Financial Cooperatives made better use of their smaller assets and still made profits because they concentrated on recycling savings into loans rather than depending on the money markets – yet they were at least as profitable, and in several countries more profitable, than the investor-owned banks.

By April 2009, while many traditional banks were struggling, the ratings for cooperative banks were still at A and upward, with Rabobank - a full-range financial services provider founded on cooperative principles - maintaining its AAA rating.

Globally, credit unions registered significant increases in savings, reserves and loans between 2007 and 2010, although there was an initial slowdown in the immediate aftermath of the financial crisis. The figures show that customers in several countries were choosing to put their savings in a safer place than the investor-owned banks.

The banking crisis has confirmed that financial cooperatives are stable and risk averse.

Workers Cooperatives

The ability of worker cooperatives to save or maintain jobs are particularly important in an economic crisis when small and medium enterprises fail and leave their employees’ jobless. Enterprise reconversion into worker cooperatives can be an option to save the enterprise, jobs and maintain local economies.

The experience of Argentina with its multiple crises has seen the growth of “empresas recuperados”, a phenomenon with over a decade of experience. A recent survey shows that 210 enterprises have been converted into cooperatives employing 9,400 workers. Similar initiatives have been taken in other countries in Latin America.

Most recently, the United Steel Worker Union in the U.S. is examining the possibility of SME conversions into worker cooperatives as a means of reviving local economies as well as maintaining and creating new jobs.

The strong solidarity values at the core of cooperative principles also make cooperatives quite resilient with respect to employment generation and retention during natural disasters.

The entrepreneur or shared service cooperative is still another option to improving productivity or effectiveness and maintaining jobs. This form of cooperative is formed by businesses including individual entrepreneurs from formal and informal sectors or public bodies. They can provide a range of services – such as accounting, joint purchasing and/or marketing, research and development activities – or integrate a part of the members’ production processes into their operation. These cooperatives bring together micro-, small-, and medium-sized enterprises as well as large-scale enterprises.

It is very significant, that cooperative job creation and maintenance has a larger impact on communities, one that is potentially different from other forms of enterprise.

Cooperatives are in their majority locally rooted. They are formed by persons from the same community in a specific geographic location and as such, cooperatives enterprises stay in their community longer, not delocalizing to lower-wage areas in times of stress, but rather try to find solutions to maintain jobs and improve productivity.

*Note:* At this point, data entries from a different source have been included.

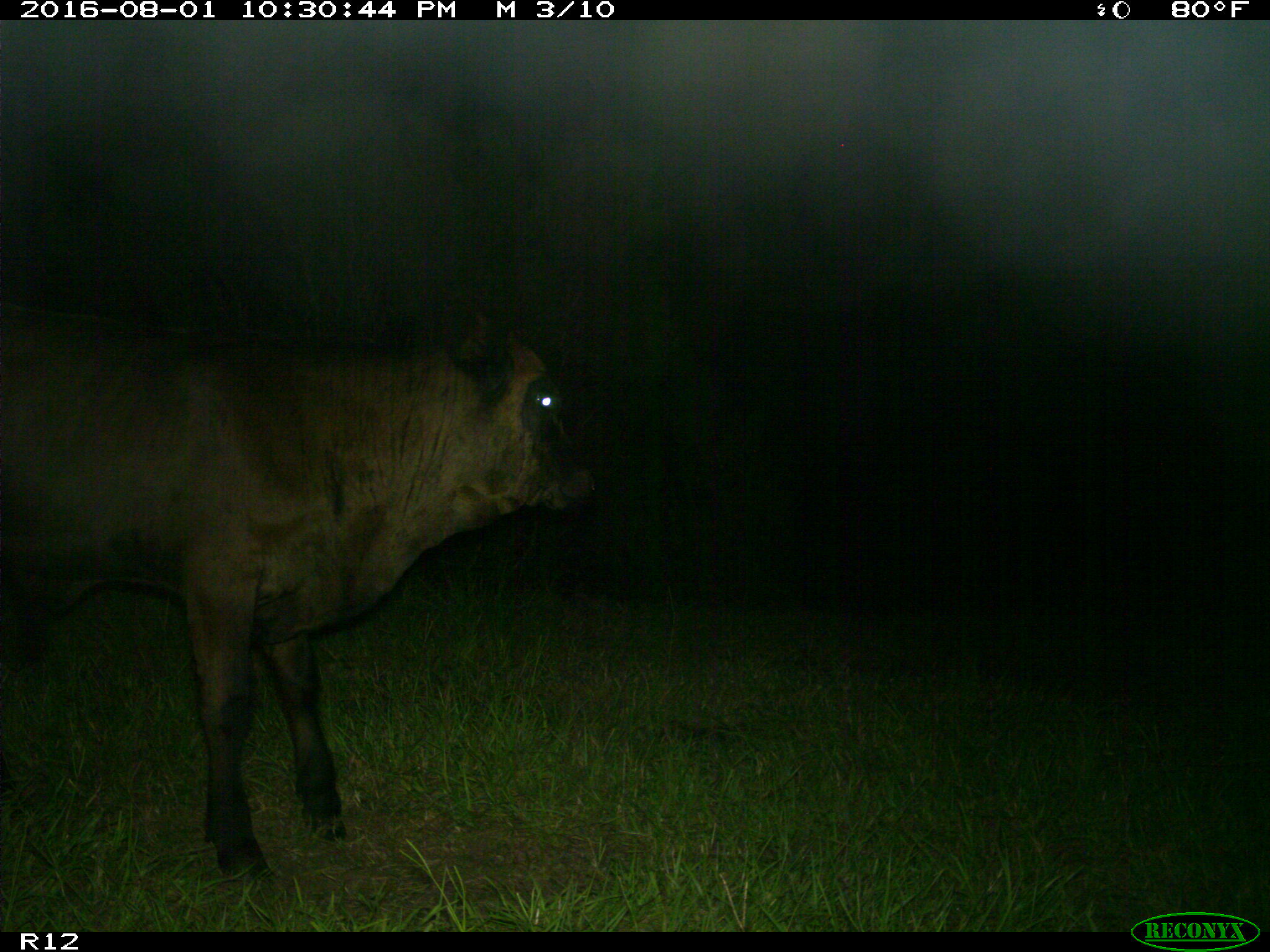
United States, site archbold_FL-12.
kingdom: Animalia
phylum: Chordata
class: Mammalia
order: Artiodactyla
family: Bovidae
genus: Bos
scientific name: Bos taurus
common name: domestic cow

As you can see, because of their original organisational and legal form, their values and principles, their ethical attitude and their widespread presence and diversifications across sectors, cooperatives are very well placed to persevere and overcome crises.

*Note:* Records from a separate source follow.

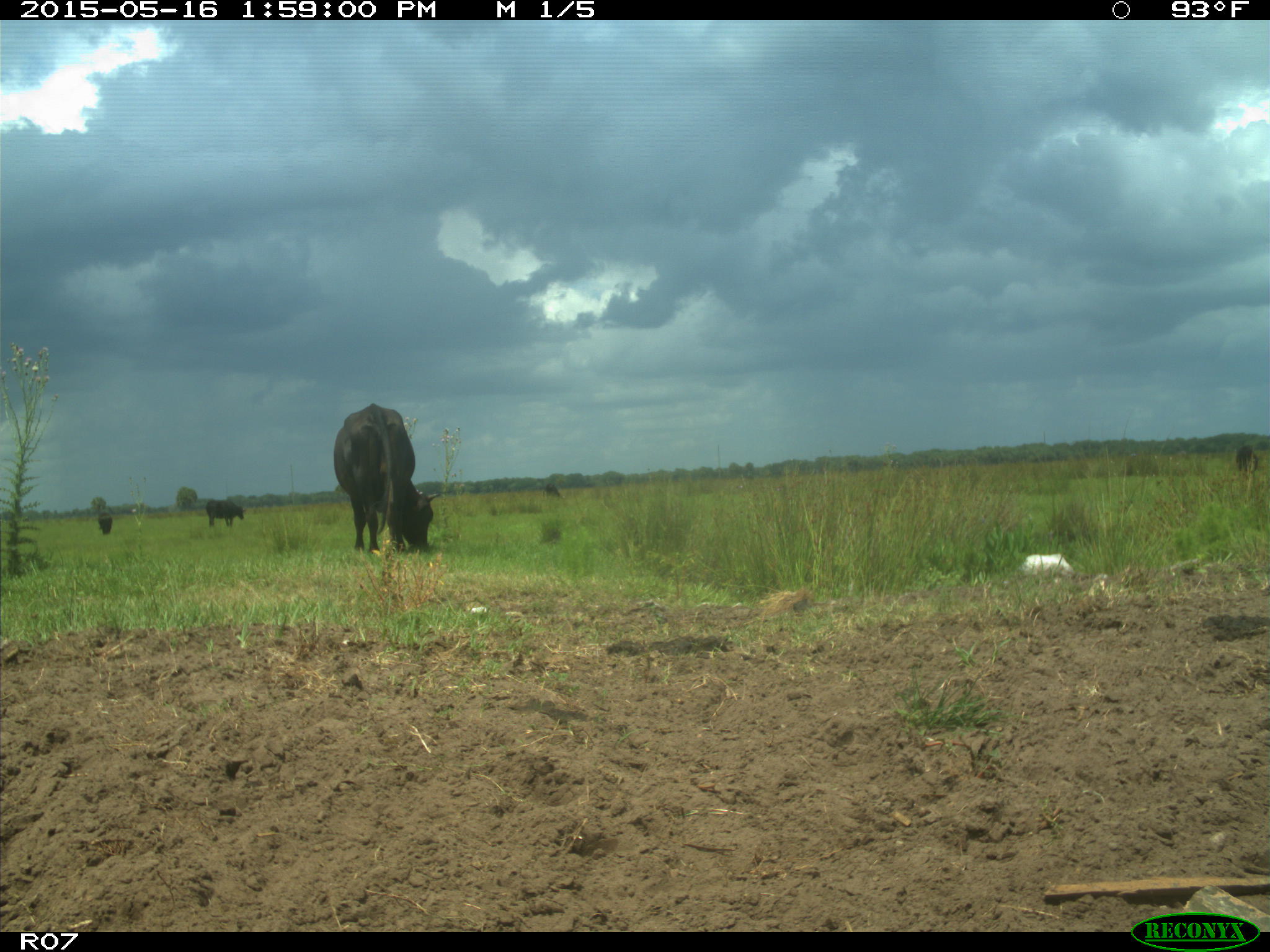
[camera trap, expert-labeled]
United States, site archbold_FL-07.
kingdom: Animalia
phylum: Chordata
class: Mammalia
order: Artiodactyla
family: Bovidae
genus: Bos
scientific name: Bos taurus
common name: domestic cow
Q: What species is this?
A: Bos taurus (domestic cow).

In closing I would like to mention the ILO’s initiative on Cooperatives and Sustainable Development which will look at the contribution of cooperatives to the proposed sustainable development goals through three dimensions of sustainable development (social, economic and environmental) to show how cooperatives facilitate the interaction between these dimensions.

The initiative will harness synergies between the ILO and other UN agencies in the field of cooperative development such as UN DESA, FAO as well as with the International Cooperative Alliance, along with their regional offices, and the Committee for the Promotion and Advancement of Cooperatives (COPAC) will be formed to promote and mainstream the cooperative movement contributions and perspectives into the UN SDG process.